Racial Economic Equality

African-Americans, both rich and poor, were wildly pessimistic about racial economic equality in the past. (Photo by Jose Louis Pelaez Inc./Getty Images)

Wealthy white Americans grossly overestimate progress toward racial economic equality despite clear evidence of persistent gaps between Black and white U.S. workers when it comes to wealth and annual income, a new Yale University study revealed.

The study, published in the Proceedings of the National Academy of the Sciences Monday, Sept. 18, comes just a week after census data showed that African-Americans are the only group still earning less than they did in 2000, The Washington Post reported. The numbers indicated that the average Black household made just 60 percent of what white households made and less than half of what Asian households made.

Moreover, data cited by Yale researchers revealed that for every $100 earned by a white household, Black households make little more than $5. That gap is just as wide as it was 50 years ago.

Despite this evidence, many Americans, even well-to-do Black Americans, remain unaware of the stark economic inequality between the races. Researchers said these misperceptions are largely driven by a tendency to want to see improved economic equality today rather than looking at what government-backed statistics actually show.

“Our findings suggest that Americans tend to be too optimistic about the scope of racial progress in the U.S., specifically in the domain of economic outcomes,” said Jennifer A. Richeson, a professor of psychology at Yale and co-author of the new study. “Unfounded optimism of this sort is likely to hinder efforts to reduce racial economic inequality, or even discover its causes.”

“People will not attempt to solve problems that they are either unaware of or believe do not exist,” Richeson added.

Across four studies, Black and white Americans from various socioeconomic backgrounds were asked to give their estimates on the degree of racial equality today, and years past based on economic indicators such as hourly wages of college grads, the hourly wages of high school grads, household wealth, household income and job-provided health benefits, according to Yale News. Researchers then weighed participant perceptions against federal data and found that average estimates exceeded reality by about 25 percent.

“Everybody across our study sees progress, no matter their income and race,” said Michael Kraus, a social psychologist at the Yale School of Management who also contributed to the study. “They think the gaps that have existed in the past are naturally closing.”

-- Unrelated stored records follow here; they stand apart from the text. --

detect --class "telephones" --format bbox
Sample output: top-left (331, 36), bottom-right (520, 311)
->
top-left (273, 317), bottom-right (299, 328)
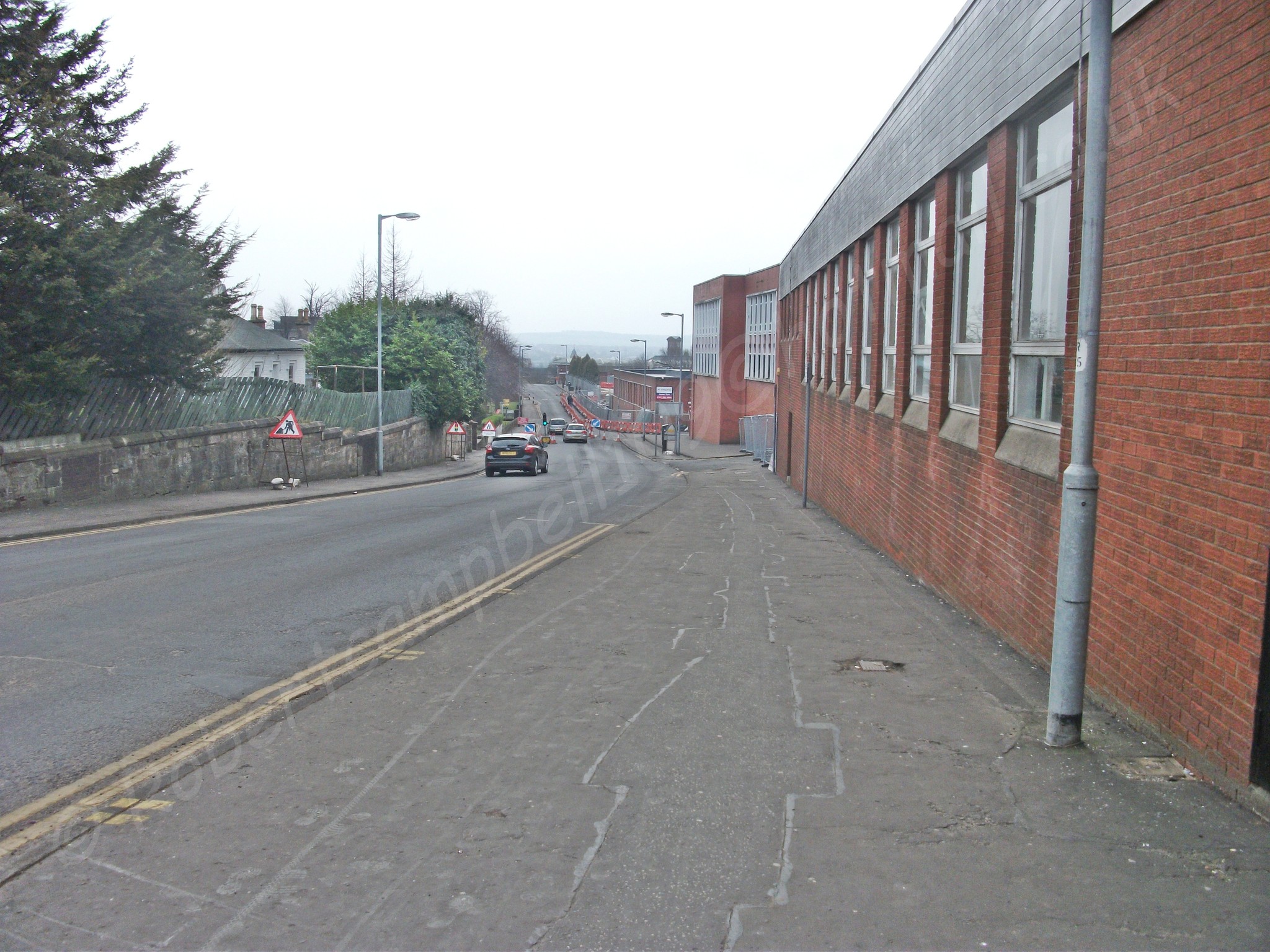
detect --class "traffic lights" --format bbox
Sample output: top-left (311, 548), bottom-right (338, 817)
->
top-left (542, 414), bottom-right (547, 425)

Unsurprisingly, rich white Americans were more likely to overestimate racial economic equality than both low-income white Americans and Black Americans across all income levels, according to the report. Low-income whites were also the most accurate in their estimates of racial economic inequality in the past while Blacks, both rich and poor, were overly pessimistic about past racial economic equality.

Researchers attributed psychological and structural beliefs to people’s skewed optimism as well. Those who most believed in a fair and just society influenced by American ideals were more likely to overestimate progress toward race-based economic equality. Rather than acknowledge the fact that there is a huge wealth disparity, people at the top (ex: wealthy whites) will maintain their fair view of society as a means to justify their higher status.

“It is simply easier to believe the wealth gap doesn’t exist, or that it exists only due to factors like individual merit or effort,” Kraus said.

However, researchers found that asking white participants to imagine an “alternative United States” where racial discrimination is still prevalent in today’s society helped reduce their tendency to overestimate racial economic equality.

Lastly, authors noted that their findings suggest a need for scholarship and policy debates explaining how racial economic disparities are tied to structural and other forms of racial discrimination.

“We need to stop deceiving ourselves,” Richeson said. “It could be a lack of information, but there’s also a role of willful blindness. Wealth inequality based on race is baked into this country’s founding, and we cannot handle it.”